Quoted text>
[Python-Dev] len(chr(i)) = 2?

Thu Nov 25 05:37:33 CET 2010

On Wed, Nov 24, 2010 at 9:17 PM, Stephen J. Turnbull <stephen at xemacs.org> wrote:
..
>  > I note that an opinion has been raised on this thread that
>  > if we want compressed internal representation for strings, we should
>  > use UTF-8.  I tend to agree, but UTF-8 has been repeatedly rejected as
>  > too hard to implement.  What makes UTF-16 easier than UTF-8?  Only the
>  > fact that you can ignore bugs longer, in my view.
>
> That's mostly true.  My guess is that we can probably ignore those
> bugs for as long as it takes someone to write the higher-level
> libraries that James suggests and MAL has actually proposed and
> started a PEP for.
>

As far as I can tell, that PEP generated grand total of one comment in
nine years.  This may or may not be indicative of how far away we are
from seeing it implemented.  :-)

As far as UTF-8 vs. UCS-2/4 debate, I have an idea that may be even
more far fetched.  Once upon a time, Python Unicode strings supported
buffer protocol and would lazily fill an internal buffer with bytes in
the default encoding.  In 3.x the default encoding has been fixed as
UTF-8, buffer protocol support was removed from strings, but the
internal buffer caching (now UTF-8) encoded representation remained.
Maybe we can now implement defenc logic in reverse.  Recall that
strings are stored as UCS-2/4 sequences, but once buffer is requested
in 2.x Python code or char* is obtained via
_PyUnicode_AsStringAndSize() at the C level in 3.x, an internal buffer
is filled with UTF-8 bytes and  defenc is set to point to that buffer.

[Stored data]
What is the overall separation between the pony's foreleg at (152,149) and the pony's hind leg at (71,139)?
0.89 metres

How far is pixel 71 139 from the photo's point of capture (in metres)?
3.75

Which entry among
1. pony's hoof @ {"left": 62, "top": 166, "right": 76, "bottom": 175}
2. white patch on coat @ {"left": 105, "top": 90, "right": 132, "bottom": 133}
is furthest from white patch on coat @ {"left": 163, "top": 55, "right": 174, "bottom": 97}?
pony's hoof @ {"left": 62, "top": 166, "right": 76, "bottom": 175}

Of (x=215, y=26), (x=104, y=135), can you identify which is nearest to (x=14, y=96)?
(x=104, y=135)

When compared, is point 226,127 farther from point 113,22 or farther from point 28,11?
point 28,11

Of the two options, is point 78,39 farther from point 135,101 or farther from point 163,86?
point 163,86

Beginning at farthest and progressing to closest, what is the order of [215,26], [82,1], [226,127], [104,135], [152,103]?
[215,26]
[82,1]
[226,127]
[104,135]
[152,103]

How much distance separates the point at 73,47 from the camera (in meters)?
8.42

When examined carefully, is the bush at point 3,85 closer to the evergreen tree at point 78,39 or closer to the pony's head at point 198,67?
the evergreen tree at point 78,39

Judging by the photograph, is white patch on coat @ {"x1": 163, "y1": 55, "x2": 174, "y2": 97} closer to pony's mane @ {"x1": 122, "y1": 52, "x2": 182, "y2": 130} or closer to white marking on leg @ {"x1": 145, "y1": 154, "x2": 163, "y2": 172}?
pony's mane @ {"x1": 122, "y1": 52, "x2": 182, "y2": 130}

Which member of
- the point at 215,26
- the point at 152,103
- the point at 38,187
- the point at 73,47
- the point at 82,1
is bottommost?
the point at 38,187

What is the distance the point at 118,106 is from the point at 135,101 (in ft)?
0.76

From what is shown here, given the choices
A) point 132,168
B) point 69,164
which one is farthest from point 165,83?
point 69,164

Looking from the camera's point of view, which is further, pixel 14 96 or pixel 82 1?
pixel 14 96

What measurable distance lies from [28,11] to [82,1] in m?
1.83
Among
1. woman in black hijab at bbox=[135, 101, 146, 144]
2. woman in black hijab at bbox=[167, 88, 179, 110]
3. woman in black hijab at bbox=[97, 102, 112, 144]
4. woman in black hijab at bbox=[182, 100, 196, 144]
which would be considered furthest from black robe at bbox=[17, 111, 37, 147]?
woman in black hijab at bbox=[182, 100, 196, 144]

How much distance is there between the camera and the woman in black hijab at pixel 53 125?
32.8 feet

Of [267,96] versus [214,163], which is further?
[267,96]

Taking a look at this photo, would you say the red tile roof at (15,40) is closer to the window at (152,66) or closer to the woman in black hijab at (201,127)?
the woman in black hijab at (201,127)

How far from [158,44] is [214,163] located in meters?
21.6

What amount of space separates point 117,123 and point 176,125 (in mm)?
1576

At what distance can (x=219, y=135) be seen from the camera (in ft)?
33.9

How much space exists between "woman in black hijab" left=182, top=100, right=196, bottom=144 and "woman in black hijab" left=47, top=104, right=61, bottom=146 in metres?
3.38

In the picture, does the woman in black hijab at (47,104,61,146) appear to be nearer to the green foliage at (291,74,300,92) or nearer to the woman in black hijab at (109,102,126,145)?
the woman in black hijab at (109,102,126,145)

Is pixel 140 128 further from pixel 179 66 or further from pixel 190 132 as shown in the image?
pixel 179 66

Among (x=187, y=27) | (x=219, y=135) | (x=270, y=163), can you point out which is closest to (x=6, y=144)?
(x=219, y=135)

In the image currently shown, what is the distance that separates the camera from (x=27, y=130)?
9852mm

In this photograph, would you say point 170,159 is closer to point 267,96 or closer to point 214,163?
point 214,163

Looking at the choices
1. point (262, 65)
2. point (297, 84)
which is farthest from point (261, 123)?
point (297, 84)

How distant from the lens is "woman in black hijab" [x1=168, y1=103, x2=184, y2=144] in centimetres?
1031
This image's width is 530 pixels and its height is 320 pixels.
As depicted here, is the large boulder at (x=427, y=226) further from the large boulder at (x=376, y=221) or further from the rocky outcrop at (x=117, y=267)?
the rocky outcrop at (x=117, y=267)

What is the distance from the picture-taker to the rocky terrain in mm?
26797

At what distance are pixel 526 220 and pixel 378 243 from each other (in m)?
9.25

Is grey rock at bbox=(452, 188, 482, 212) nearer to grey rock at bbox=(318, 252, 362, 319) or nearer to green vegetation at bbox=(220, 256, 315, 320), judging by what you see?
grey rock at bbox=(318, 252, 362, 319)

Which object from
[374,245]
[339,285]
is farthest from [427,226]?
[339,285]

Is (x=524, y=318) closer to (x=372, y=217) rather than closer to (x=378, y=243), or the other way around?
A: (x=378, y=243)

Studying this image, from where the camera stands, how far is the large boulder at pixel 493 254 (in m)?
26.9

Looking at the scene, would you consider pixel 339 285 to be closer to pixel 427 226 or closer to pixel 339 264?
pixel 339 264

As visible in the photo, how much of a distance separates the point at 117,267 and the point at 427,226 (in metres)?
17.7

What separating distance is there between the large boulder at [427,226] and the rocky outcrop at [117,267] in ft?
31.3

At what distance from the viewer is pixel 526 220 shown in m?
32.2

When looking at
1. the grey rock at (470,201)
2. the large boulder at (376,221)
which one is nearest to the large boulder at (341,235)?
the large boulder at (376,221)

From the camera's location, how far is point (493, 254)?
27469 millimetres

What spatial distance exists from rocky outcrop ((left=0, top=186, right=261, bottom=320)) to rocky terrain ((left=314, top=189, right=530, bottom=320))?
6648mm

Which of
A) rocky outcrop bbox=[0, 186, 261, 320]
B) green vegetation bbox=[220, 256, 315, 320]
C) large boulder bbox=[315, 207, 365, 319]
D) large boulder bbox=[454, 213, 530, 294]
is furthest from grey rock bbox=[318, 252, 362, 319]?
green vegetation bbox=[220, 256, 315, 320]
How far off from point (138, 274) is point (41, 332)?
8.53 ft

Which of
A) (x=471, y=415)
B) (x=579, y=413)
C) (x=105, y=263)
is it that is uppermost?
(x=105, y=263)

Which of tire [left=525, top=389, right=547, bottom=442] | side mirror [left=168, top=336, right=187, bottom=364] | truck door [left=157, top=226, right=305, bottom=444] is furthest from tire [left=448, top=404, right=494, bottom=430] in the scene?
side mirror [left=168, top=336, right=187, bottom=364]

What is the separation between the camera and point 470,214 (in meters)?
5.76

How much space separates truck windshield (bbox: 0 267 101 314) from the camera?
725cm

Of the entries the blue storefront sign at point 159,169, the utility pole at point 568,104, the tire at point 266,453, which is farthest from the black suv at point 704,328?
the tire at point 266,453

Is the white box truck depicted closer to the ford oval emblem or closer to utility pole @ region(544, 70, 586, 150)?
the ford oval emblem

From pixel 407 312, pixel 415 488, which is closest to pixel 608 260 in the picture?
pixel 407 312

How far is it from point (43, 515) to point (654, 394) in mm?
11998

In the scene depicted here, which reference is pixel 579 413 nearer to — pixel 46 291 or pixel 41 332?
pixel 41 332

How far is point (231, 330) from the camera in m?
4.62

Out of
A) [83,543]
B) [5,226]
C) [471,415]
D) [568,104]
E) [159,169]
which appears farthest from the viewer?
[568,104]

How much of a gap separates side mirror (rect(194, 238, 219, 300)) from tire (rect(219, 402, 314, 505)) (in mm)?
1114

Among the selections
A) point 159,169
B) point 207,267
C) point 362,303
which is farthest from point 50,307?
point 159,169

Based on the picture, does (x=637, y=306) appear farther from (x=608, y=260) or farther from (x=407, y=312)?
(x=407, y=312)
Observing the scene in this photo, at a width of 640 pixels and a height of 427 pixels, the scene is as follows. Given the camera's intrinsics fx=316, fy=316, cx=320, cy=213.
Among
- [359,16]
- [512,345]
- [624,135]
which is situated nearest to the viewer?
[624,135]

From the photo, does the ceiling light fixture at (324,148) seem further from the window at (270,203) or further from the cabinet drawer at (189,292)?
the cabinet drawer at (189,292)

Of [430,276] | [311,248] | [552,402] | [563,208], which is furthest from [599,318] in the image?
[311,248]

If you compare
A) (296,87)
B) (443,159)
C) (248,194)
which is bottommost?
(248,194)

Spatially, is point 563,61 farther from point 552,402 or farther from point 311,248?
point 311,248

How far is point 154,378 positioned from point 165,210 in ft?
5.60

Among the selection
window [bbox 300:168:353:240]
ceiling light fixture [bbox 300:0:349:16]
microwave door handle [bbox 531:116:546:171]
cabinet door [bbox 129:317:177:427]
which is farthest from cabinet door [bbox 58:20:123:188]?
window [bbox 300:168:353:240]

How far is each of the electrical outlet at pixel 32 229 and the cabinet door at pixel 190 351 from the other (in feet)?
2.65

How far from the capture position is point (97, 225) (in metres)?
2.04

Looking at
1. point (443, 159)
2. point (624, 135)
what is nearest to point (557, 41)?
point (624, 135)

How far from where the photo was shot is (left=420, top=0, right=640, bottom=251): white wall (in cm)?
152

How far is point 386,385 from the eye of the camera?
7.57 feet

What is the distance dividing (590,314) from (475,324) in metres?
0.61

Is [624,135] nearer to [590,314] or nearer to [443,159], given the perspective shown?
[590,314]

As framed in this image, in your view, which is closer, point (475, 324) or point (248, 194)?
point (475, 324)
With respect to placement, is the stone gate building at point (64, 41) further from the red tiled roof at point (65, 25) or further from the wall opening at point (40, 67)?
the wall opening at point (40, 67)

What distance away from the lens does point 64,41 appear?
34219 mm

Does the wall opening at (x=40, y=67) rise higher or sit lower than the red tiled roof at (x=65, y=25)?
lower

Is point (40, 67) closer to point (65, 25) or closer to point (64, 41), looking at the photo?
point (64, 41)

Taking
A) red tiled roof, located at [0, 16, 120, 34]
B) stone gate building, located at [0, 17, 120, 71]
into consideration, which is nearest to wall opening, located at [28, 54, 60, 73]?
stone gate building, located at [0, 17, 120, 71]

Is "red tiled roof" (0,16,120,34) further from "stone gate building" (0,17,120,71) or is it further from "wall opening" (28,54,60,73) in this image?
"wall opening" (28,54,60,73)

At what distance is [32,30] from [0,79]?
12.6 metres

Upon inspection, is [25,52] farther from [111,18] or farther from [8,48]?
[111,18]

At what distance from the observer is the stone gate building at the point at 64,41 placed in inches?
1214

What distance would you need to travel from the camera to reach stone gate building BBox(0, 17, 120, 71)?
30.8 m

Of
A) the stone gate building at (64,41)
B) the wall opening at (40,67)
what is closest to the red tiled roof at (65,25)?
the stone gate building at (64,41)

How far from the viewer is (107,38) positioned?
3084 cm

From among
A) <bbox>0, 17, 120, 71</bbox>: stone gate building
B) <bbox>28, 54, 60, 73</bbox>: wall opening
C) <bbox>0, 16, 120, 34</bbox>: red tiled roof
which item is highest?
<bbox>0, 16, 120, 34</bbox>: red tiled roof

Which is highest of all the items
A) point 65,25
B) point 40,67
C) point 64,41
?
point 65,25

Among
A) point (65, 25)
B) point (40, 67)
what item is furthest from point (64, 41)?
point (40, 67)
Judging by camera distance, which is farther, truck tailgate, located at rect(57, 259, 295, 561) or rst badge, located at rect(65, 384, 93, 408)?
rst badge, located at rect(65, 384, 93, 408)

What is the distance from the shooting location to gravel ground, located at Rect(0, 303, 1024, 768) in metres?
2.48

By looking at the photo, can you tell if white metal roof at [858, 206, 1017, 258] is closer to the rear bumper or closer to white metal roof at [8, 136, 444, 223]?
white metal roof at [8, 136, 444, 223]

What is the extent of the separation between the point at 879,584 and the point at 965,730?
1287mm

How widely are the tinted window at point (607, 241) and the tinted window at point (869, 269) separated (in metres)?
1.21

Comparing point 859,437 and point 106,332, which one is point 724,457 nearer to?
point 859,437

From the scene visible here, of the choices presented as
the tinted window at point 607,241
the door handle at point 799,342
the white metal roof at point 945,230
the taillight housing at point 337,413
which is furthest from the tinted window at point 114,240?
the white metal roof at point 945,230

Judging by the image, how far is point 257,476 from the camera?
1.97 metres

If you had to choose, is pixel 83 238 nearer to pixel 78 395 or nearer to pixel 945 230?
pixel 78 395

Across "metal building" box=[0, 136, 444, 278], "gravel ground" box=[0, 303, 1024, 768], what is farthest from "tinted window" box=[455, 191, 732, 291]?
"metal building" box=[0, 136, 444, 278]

What to produce> Reproduce the part of the Python-Dev post on Unicode string storage starting at "Maybe we can" and ending at "to that buffer.".

Exercise answer>
Maybe we can now implement defenc logic in reverse.  Recall that
strings are stored as UCS-2/4 sequences, but once buffer is requested
in 2.x Python code or char* is obtained via
_PyUnicode_AsStringAndSize() at the C level in 3.x, an internal buffer
is filled with UTF-8 bytes and  defenc is set to point to that buffer.